Seriously, I've read wingnuts in the comments at Sadly,No! and Americablog assert with all seriousness that there is not one proven lie that Bush told. Not one. Everything is either an honest mistake, acting on bad information, a misinterpretation of the President's statements, etc. For example, the conflation of Iraq and 9/11 was just a case where they meant that they were related as far as a new foreign policy outlook, not that they ever claimed that one actually had anything to do with the other. He can't be blamed for people not listening carefully to his statements.
It's really amazing. Never actually told a lie, and to say he did is just because of some irrational hatred of a fine, upstanding man.
Dave - the spin doctor's phrase is "plausible deniability".
More or less, everybody knows the speaker is lying like a bad rug, but nobody wants to admit it.
My personal favourite is how Bush administration officials refuse to be sworn in at all.

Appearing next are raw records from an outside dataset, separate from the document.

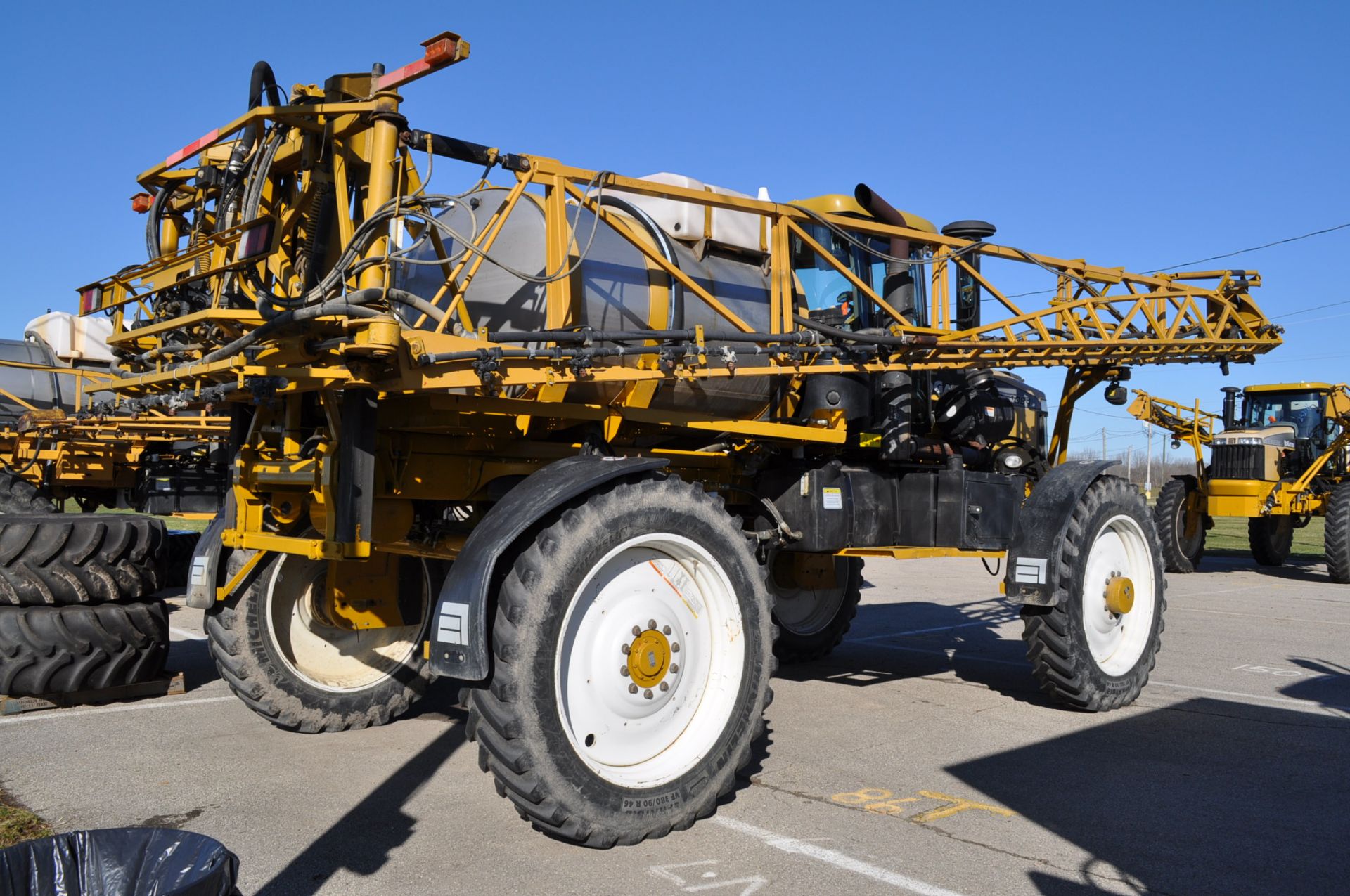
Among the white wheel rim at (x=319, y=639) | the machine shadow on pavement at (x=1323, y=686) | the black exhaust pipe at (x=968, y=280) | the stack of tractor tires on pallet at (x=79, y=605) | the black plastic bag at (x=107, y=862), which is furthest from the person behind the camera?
the machine shadow on pavement at (x=1323, y=686)

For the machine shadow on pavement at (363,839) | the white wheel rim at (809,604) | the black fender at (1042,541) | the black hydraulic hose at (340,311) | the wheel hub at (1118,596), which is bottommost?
the machine shadow on pavement at (363,839)

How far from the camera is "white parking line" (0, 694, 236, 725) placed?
245 inches

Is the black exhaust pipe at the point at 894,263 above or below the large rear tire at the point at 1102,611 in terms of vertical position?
above

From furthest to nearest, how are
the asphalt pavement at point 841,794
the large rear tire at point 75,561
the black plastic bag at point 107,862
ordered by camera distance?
the large rear tire at point 75,561, the asphalt pavement at point 841,794, the black plastic bag at point 107,862

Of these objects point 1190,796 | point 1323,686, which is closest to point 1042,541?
point 1190,796

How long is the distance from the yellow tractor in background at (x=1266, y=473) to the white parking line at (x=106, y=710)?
1461cm

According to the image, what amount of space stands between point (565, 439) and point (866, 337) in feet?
5.83

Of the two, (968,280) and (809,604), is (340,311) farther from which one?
(809,604)

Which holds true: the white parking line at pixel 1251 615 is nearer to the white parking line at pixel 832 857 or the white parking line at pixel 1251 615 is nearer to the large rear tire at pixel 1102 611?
the large rear tire at pixel 1102 611

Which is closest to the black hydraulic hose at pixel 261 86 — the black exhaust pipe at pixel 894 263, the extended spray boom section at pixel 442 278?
the extended spray boom section at pixel 442 278

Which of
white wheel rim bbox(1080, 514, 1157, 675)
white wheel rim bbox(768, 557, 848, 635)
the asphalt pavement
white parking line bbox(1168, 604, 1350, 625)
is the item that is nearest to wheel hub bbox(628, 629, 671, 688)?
the asphalt pavement

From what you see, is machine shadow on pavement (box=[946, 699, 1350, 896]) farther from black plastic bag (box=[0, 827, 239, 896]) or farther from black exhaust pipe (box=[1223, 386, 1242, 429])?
black exhaust pipe (box=[1223, 386, 1242, 429])

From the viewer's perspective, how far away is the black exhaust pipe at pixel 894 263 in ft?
22.3

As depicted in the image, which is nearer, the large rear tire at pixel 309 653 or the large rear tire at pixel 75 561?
the large rear tire at pixel 309 653
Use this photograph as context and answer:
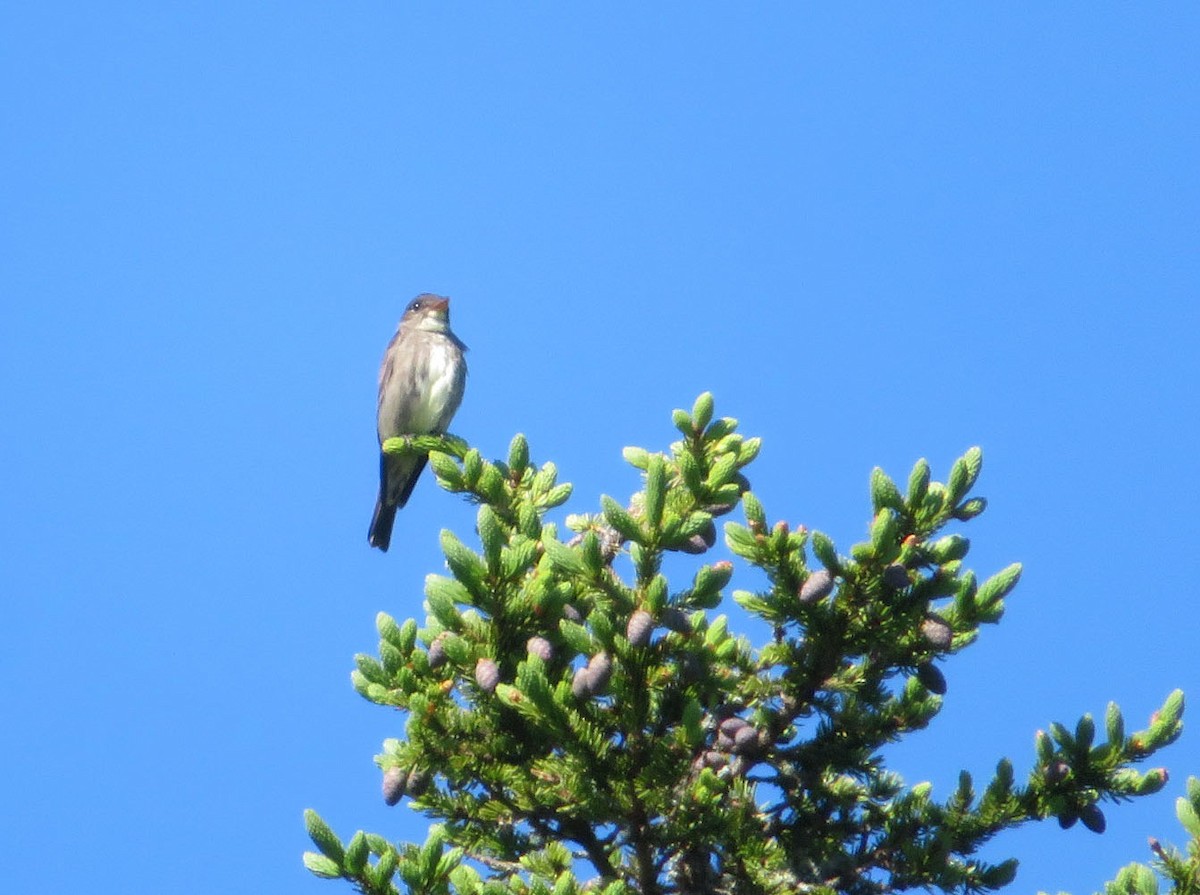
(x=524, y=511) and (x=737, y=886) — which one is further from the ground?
(x=524, y=511)

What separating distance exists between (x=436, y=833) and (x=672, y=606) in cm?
87

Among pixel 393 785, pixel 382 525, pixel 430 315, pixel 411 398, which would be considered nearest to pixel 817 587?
pixel 393 785

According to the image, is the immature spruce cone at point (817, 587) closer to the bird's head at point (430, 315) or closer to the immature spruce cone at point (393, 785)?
the immature spruce cone at point (393, 785)

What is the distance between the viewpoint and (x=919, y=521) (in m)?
3.46

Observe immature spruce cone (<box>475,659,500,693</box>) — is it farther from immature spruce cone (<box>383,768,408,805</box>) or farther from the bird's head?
the bird's head

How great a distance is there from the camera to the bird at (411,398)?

They just show up, dispense with the lies, and leave. But they don't lie under oath, because they refuse to be put under oath.
Participate in investigations in good faith and under the same terms as normal mortals? Hah, that's what the terrorists want.
They get away with their lies because they make the effort to find usually at least a scrap of shaky evidence to support their claim, compared of course to much stronger evidence to refute their claim. And of course later they can blame it on the old standy: bad intelligence.
Classic McClellan:
McClellan said the Post story was "nothing more than rehashing an old issue that was resolved long ago," pointing out that an independent commission on Iraq had already determined the intelligence on alleged Iraqi biological weapons was wrong.
These guys are like the husband who gets caught cheating red-handed, never admits it, never apologizes, and every time it gets brought up goes -"Why are you bringing that up again? We've been through this already. Geez!"